Data is the stuff of data science, the raw material that — given the right spells and concoctions of the data alchemist — is to be turned into gold. Although data is increasingly ubiquitous, it is difficult to turn raw data into something that makes sense or creates value. This should not surprise us: It also takes a lot of knowledge, skills, and effort to build a house out of a heap of dirt, stones, and wood. And while data science typically does not get our hands dirty, we should never underestimate the amount of effort and frustration involved in cleaning up some messy pile of data.
This chapter provides some background information on the main datasets used in this book and their sources. Most of the data used throughout this book is already included in R (in datasets) or provided by R packages (e.g., the tidyverse). Occasionally, we create small toy datasets to illustrate a command or technical point, but the vast majority of analyses and visualizations throughout this book use real datasets that people have collected to answer empirical questions.
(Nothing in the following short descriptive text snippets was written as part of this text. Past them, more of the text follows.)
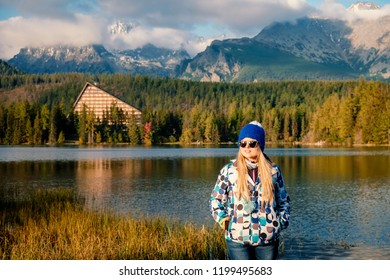 Young hiker in colorful fantastic mountain landscape at gold autumn sunset near Strbske Pleso lake in High Tatras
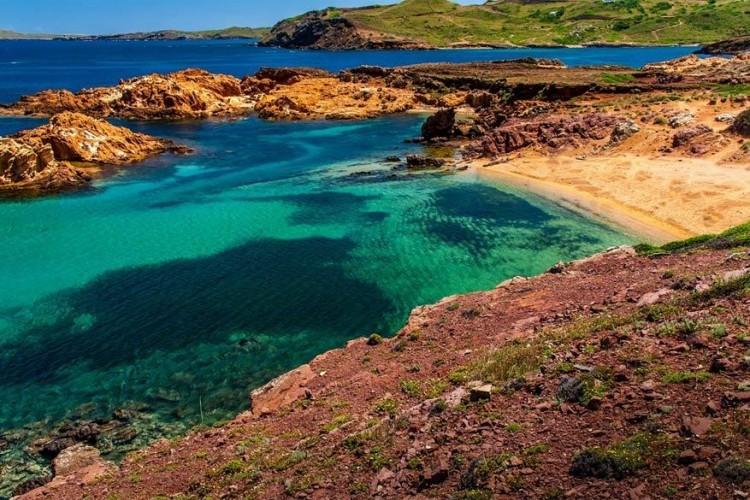 Cala Pregonda, Menorca in Spanje: aan de rustige noordkust van Menorca ligt Pregonda, een lang strand met roodgoud zand en rozige rotsen. Kleine eilanden beschermen de baai waardoor de zee steeds rustig en kristalhelder is. Neem een picknick en genoeg water mee als je er naartoe gaat want er is nagenoeg geen accommodatie. © Gerd Fischer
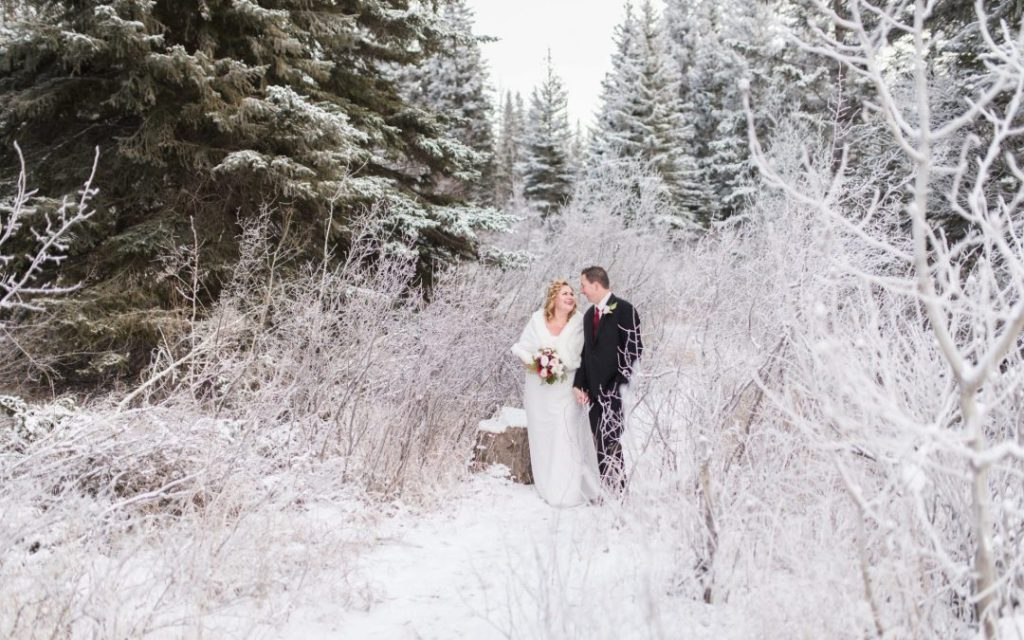 newlywed photo ops in winter forest setting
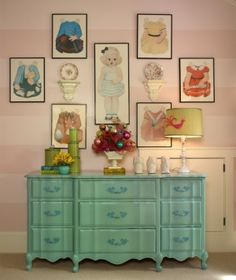 Adorable gallery wall of blown up paper dolls and their clothes w/cute painted blue antique dresser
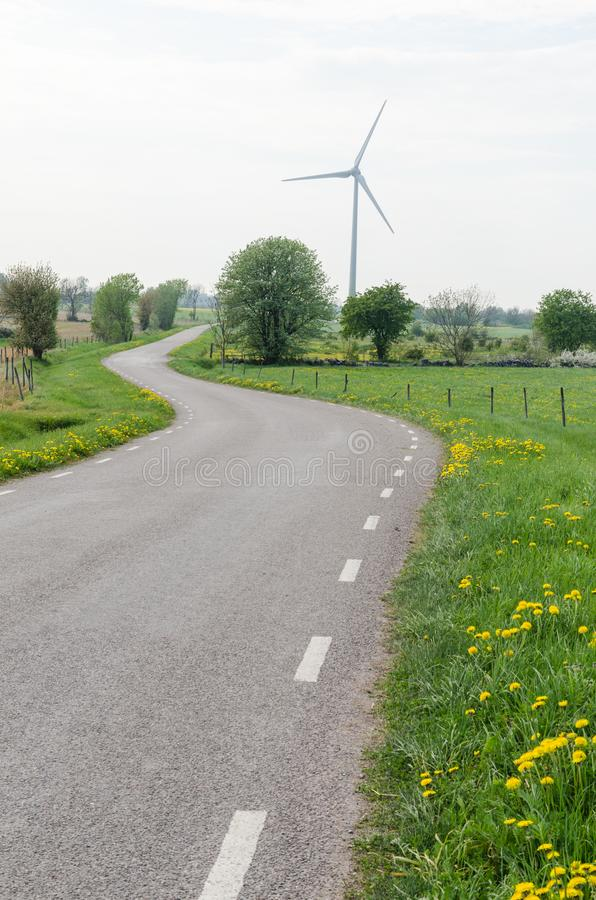 Wind turbine by a winding country road royalty free stock photos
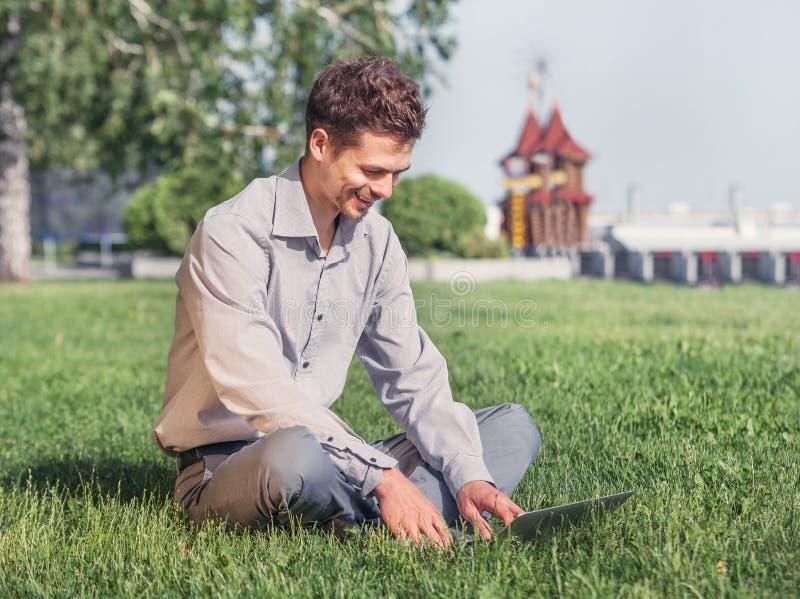 Młody człowiek praca z laptopem w miasto parku fotografia stock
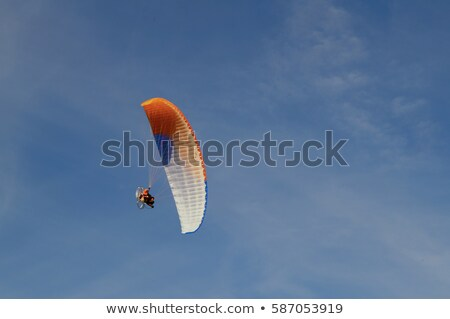 silhouette of paraglider and blue sky with clouds stock photo © bsani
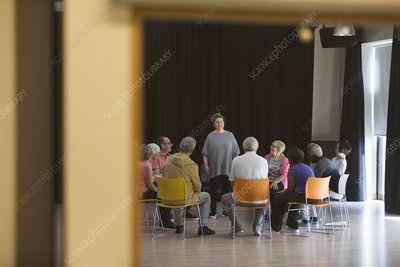 Woman leading seniors in group discussion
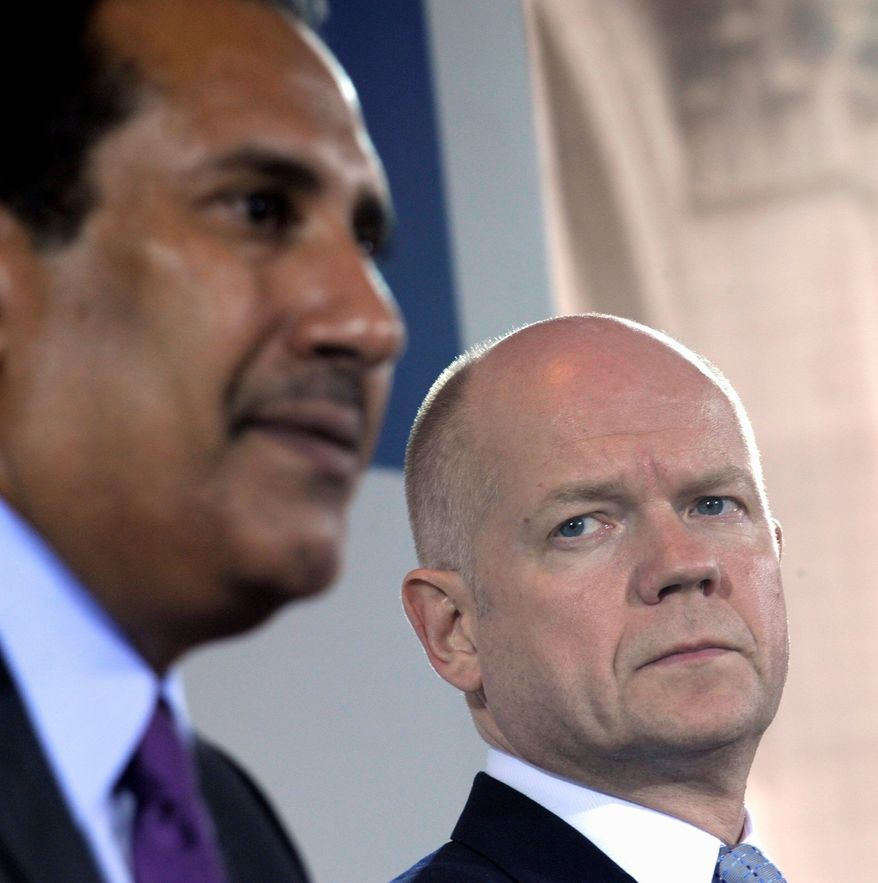 """Britain's Foreign Secretary William Hague (right), listening to Qatar's Sheikh Hamad bin Jassim al-Thani, said after Tuesday's London Conference on Libya the subject of arming rebels did not come up. """"That was not one of the subjects for discussion,"""" he said. (Associated Press)"""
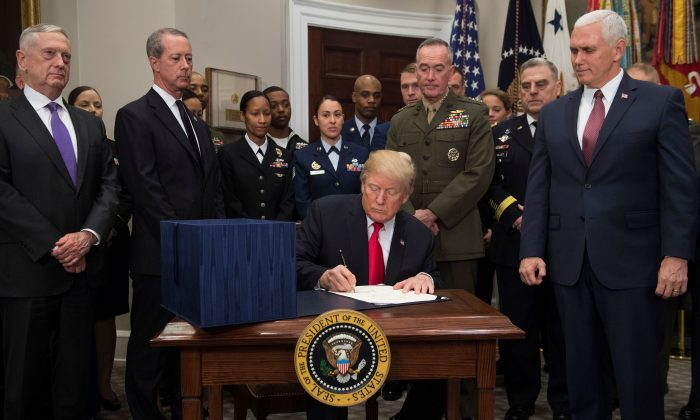President Donald Trump, surrounded by military officials and members of Congress, including Vice President Mike Pence (R) and Secretary of Defense Jim Mattis (L), signs H.R. 2810, National Defense Authorization Act for Fiscal Year 2018, in the Roosevelt Room at the White House in Washington, DC, Dec. 12, 2017. (SAUL LOEB/AFP/Getty Images)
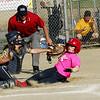STAN HUDY - SHUDY@DIGITALFIRSTMEDIA.COM<br /> Classie Lassies Boom catcher Joslyn Teal applies a tag high up on Saratoga Miss Thunder 10U base runner Olivia Tetreault who raced all the way around the base path after a successful bunt attempt in Sunday's championship game of the Miss Shen Slide into Summer tournament.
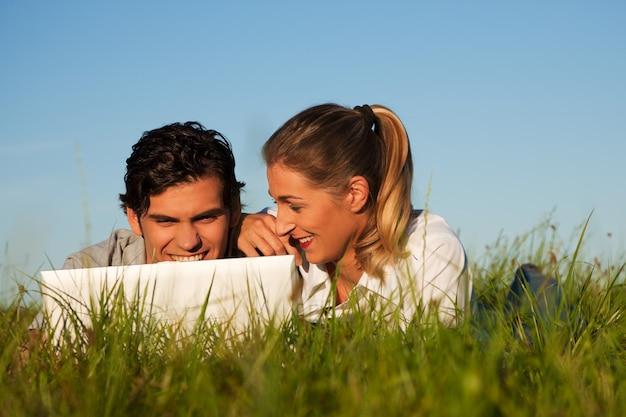 Couple on meadow using wi-fi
To address the interests of psychologists and social scientists, we focus on people-related data, in which cases represent persons and the variables provide information about them (e.g., characteristics like age, gender, etc., but also choices, opinions, preferences, etc.). Aiming for real data that addresses scientific questions in psychology prompted us to use 2 datasets that pop up frequently throughout this book:
To make it simple to use these datasets in R, we store them in easily accessible formats on a web server (at http://rpository.com/ds4psy/). The following sections provide the context in which the data were collected and provides credit and references to the original sources. The concluding Section B.3 provides pointers to additional sources of data.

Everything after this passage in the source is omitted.